C++ inlining problems
- To: gcc at gcc dot gnu dot org
- Subject: C++ inlining problems
- From: Joe Buck <jbuck at racerx dot synopsys dot com>
- Date: Tue, 31 Oct 2000 17:55:43 -0800 (PST)
Consider this code (a small piece of the Stepanov benchmark):
-------------------------------
struct {
double operator()(const double& x, const double& y) {return x + y; }
} plus;
template <class Iterator, class Number>
Number accumulate(Iterator first, Iterator last, Number result) {
while (first != last) result = plus(result, *first++);
return result;
}
double call_accum(double* first, double* last, double zero)
{
return accumulate(first, last, zero);
}
------------------------------
gcc 2.95.2 does a near-perfect job on this code, thanks to the ADDRESSOF
optimzation a very clean job of inlining is done. Solaris/Sparc code
at -O2 (unused labels deleted):
--------------------------------------------------------------
double accumulate<double *, double>(double *, double *, double):
!#PROLOGUE# 0
add %sp, -120, %sp
!#PROLOGUE# 1
std %o2, [%sp+96]
ldd [%sp+96], %f2
cmp %o0, %o1
fmovs %f2, %f0
be .LL8
fmovs %f3, %f1
.LL9:
mov %o0, %g2
ldd [%g2], %f2
add %o0, 8, %o0
cmp %o0, %o1
bne .LL9
faddd %f0, %f2, %f0
.LL8:
retl
sub %sp, -120, %sp
------------------------------------------------------------
(it seems that the loop could have one fewer instruction, but not bad).

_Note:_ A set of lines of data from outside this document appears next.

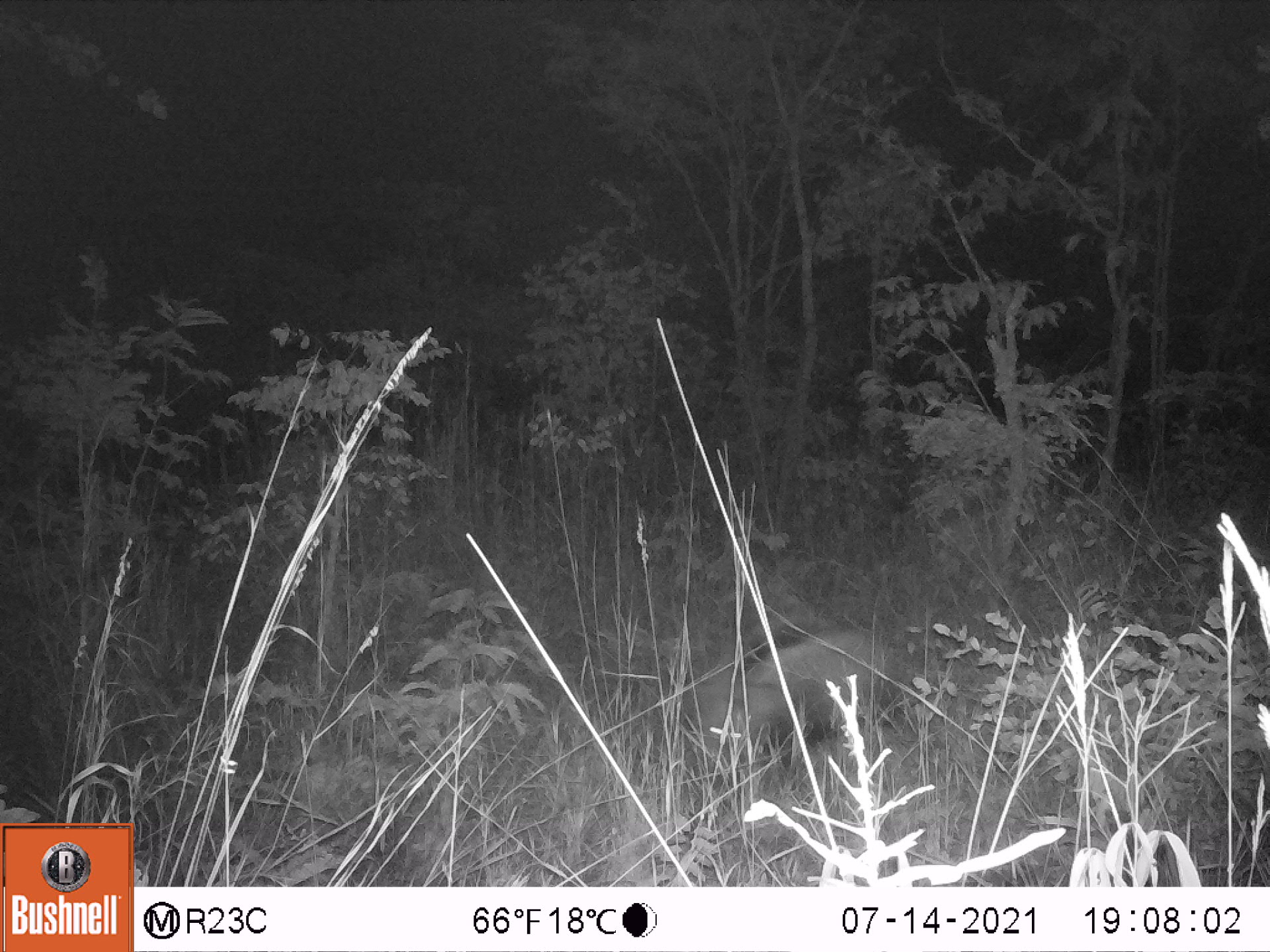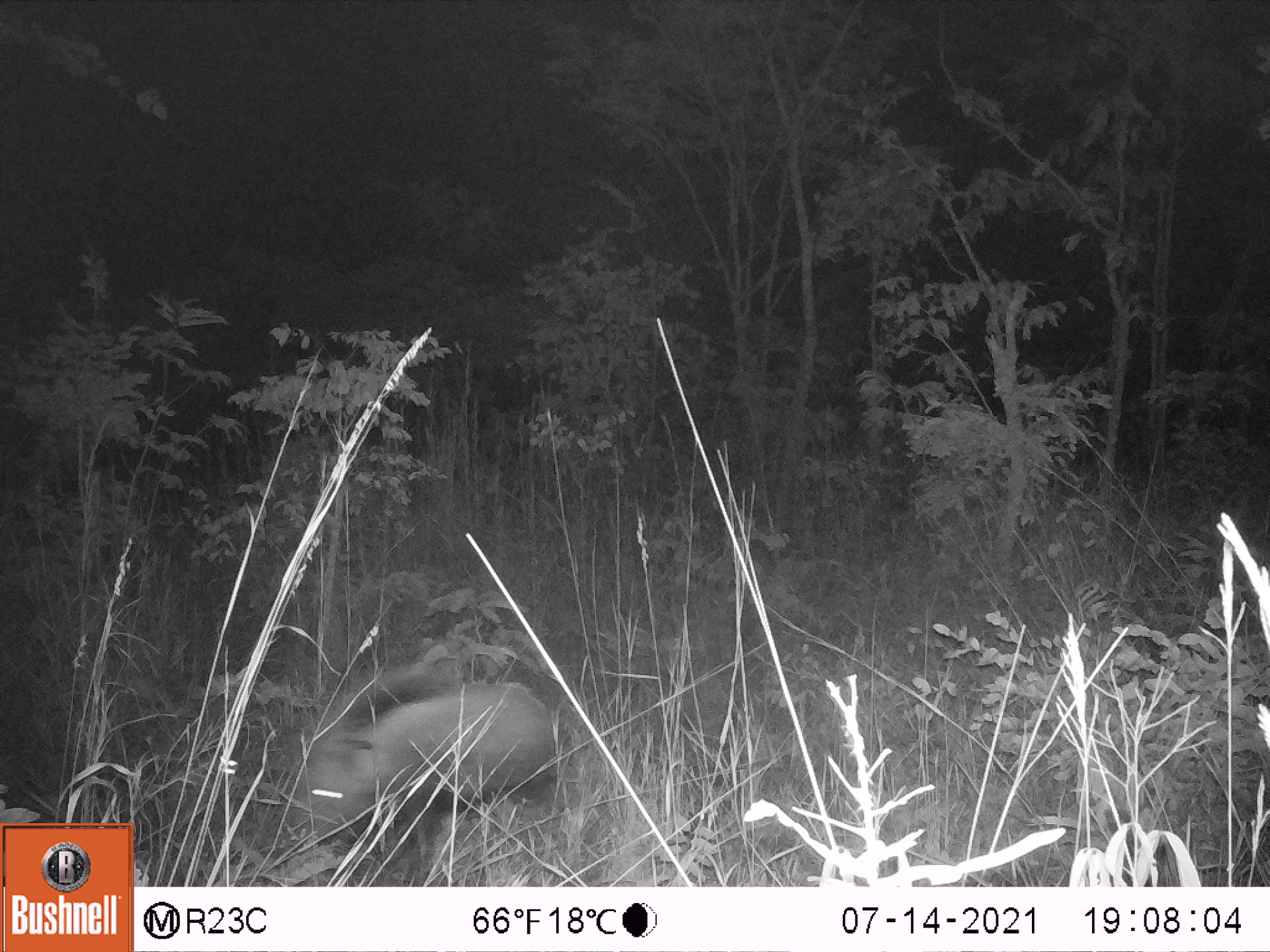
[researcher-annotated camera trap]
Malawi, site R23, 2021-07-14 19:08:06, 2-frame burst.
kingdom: Animalia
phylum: Chordata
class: Mammalia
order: Artiodactyla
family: Suidae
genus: Potamochoerus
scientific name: Potamochoerus larvatus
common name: bushpig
Bushpig (Potamochoerus larvatus), count 1.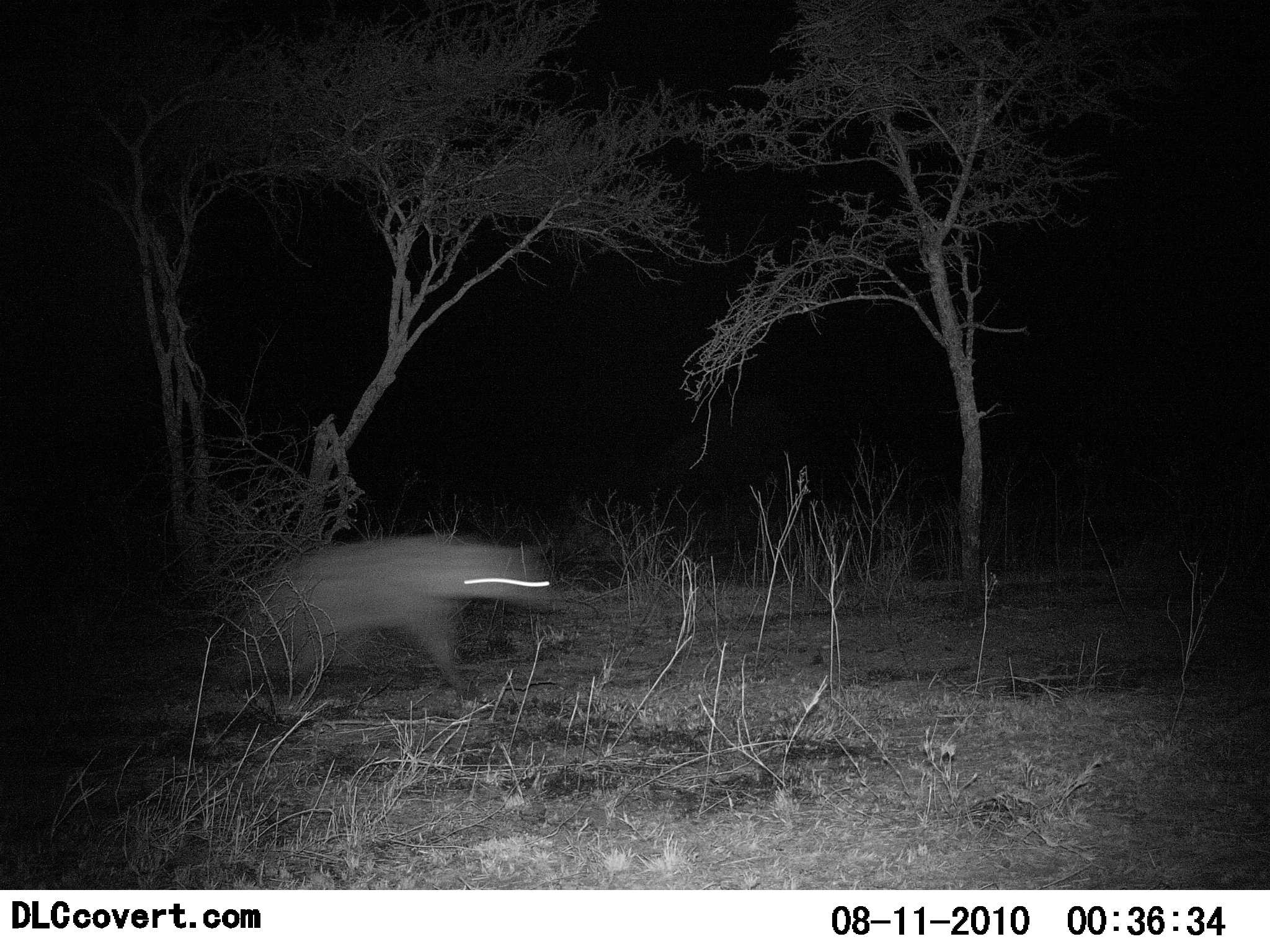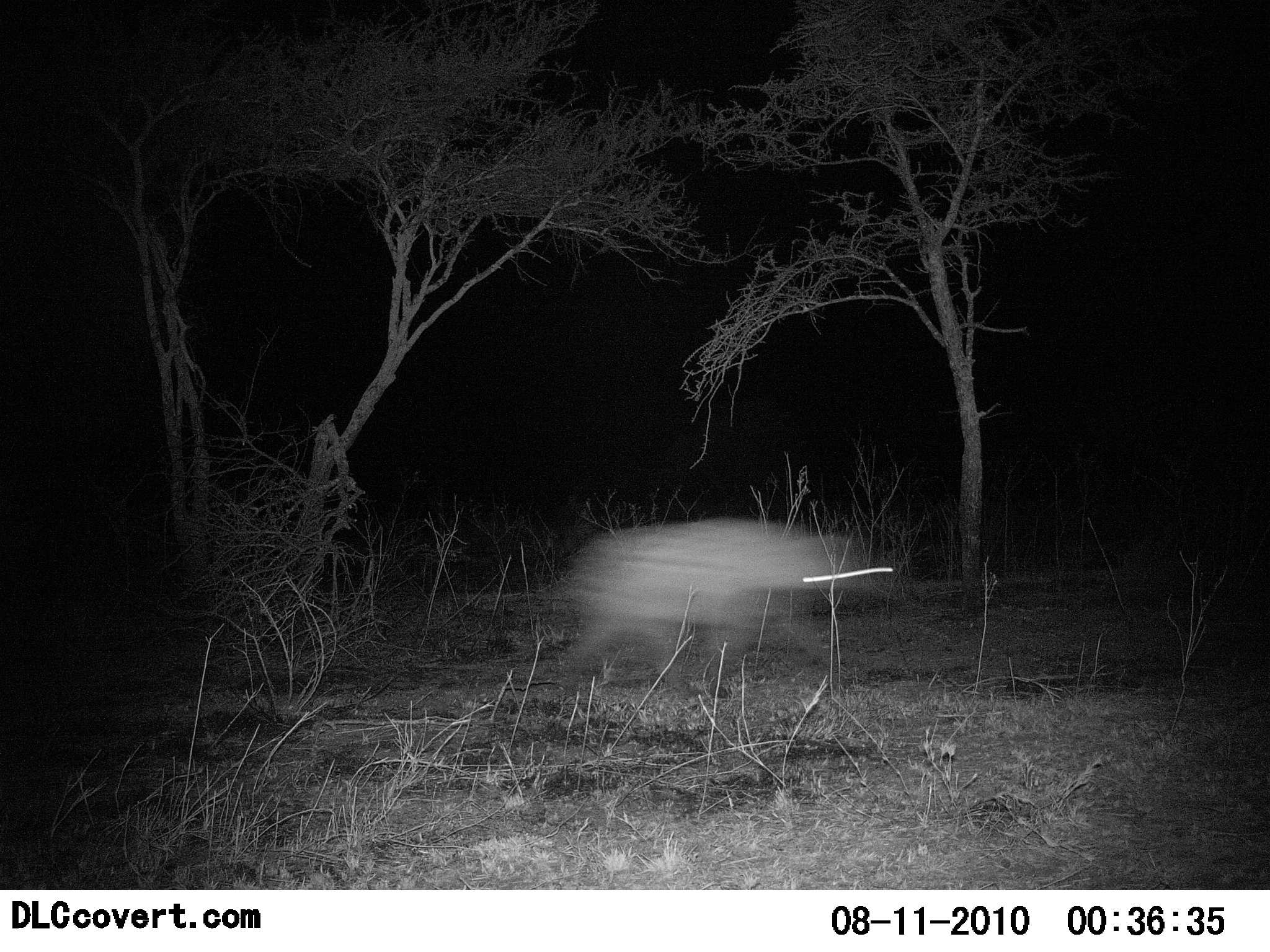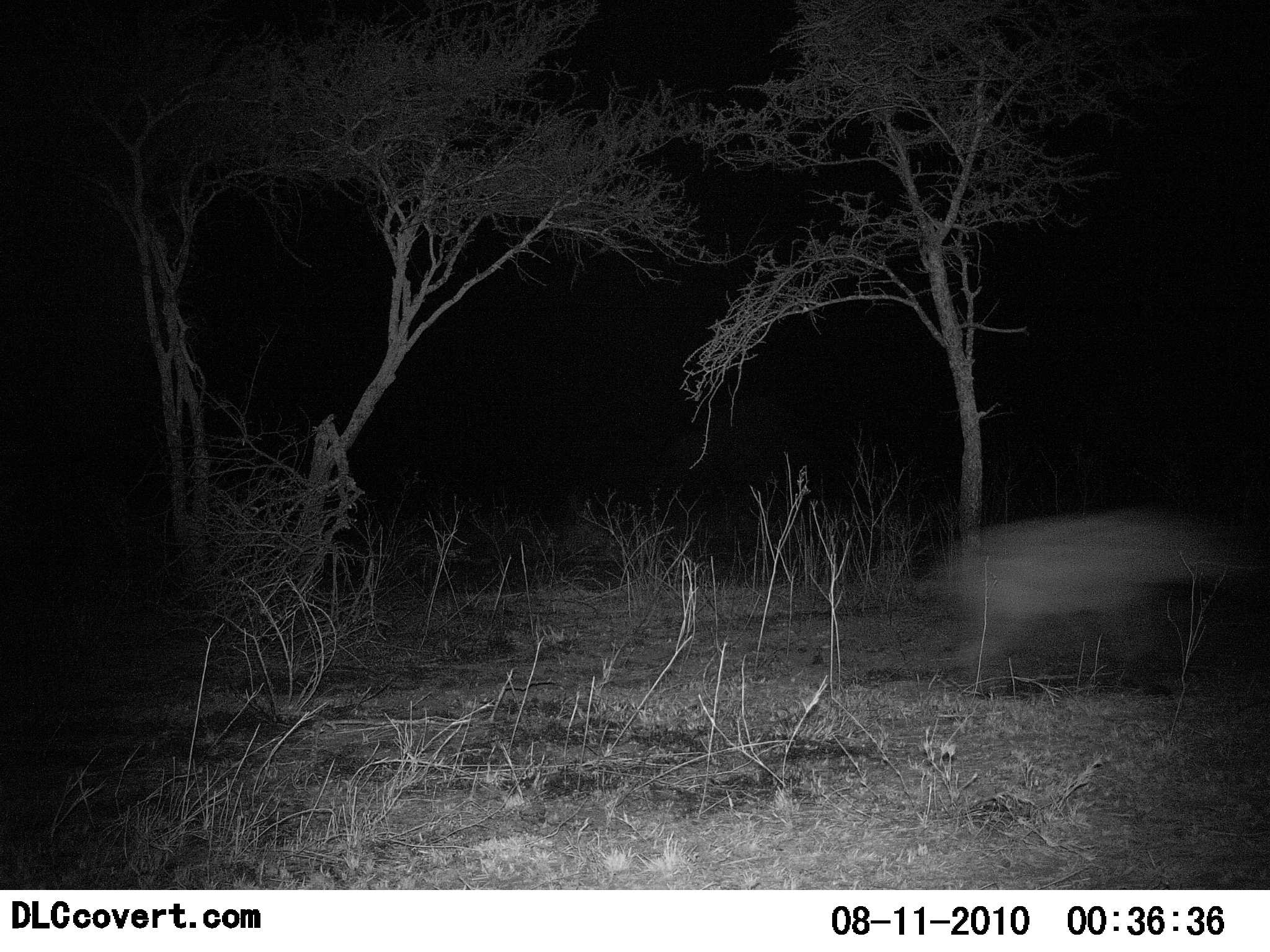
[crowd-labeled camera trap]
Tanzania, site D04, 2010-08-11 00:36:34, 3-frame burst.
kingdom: Animalia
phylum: Chordata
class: Mammalia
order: Carnivora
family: Hyaenidae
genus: Crocuta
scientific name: Crocuta crocuta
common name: spotted hyena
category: hyenaspotted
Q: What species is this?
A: Hyenaspotted (spotted hyena) (Crocuta crocuta).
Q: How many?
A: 1.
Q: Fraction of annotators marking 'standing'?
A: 9%.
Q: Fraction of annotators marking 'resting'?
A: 0%.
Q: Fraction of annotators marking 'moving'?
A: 100%.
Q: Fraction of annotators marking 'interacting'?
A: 0%.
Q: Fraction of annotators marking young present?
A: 0%.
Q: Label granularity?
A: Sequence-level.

The current CVS snapshot does horribly:
----------------------------------------------------
double accumulate<double *, double>(double *, double *, double):
!#PROLOGUE# 0
add %sp, -120, %sp
!#PROLOGUE# 1
mov %o0, %o4
cmp %o4, %o1
be .LL11
std %o2, [%sp+96]
add %sp, 96, %o2
.LL7:
mov %o4, %o0
ldd [%o0], %f4
add %o4, 8, %o4
ldd [%o2], %f2
cmp %o4, %o1
faddd %f2, %f4, %f2
bne .LL7
std %f2, [%sp+96]
.LL11:
ldd [%sp+96], %f0
retl
sub %sp, -120, %sp
---------------------------------------------------
The loop now does two loads and a store, instead of one load.
The reason appears to be that "result" is committed to be in
memory because it is passed by reference.
In gcc 2.95.2 we had a special optimization (ADDRESSOF) that handled only
the case of an object that fits in a register (builtin type or one-element
struct), that would allow us to remove referencing for objs passed to
inline functions. It seems that this no longer works. Any clue as to how
hard it is to make the tree-based inliner do this transformation? It
seems to me that it wouldn't be hard to remove the address-taking for any
passed object, so we could do better than ADDRESSOF.
The result of this problem is that current snapshots (and gcc-2.96RH)
are much worse at inline functions and STL than gcc 2.95.2.
(gcc 2.95.2 is bad if the object passed by reference to an inline
function is, say, a 2-element struct).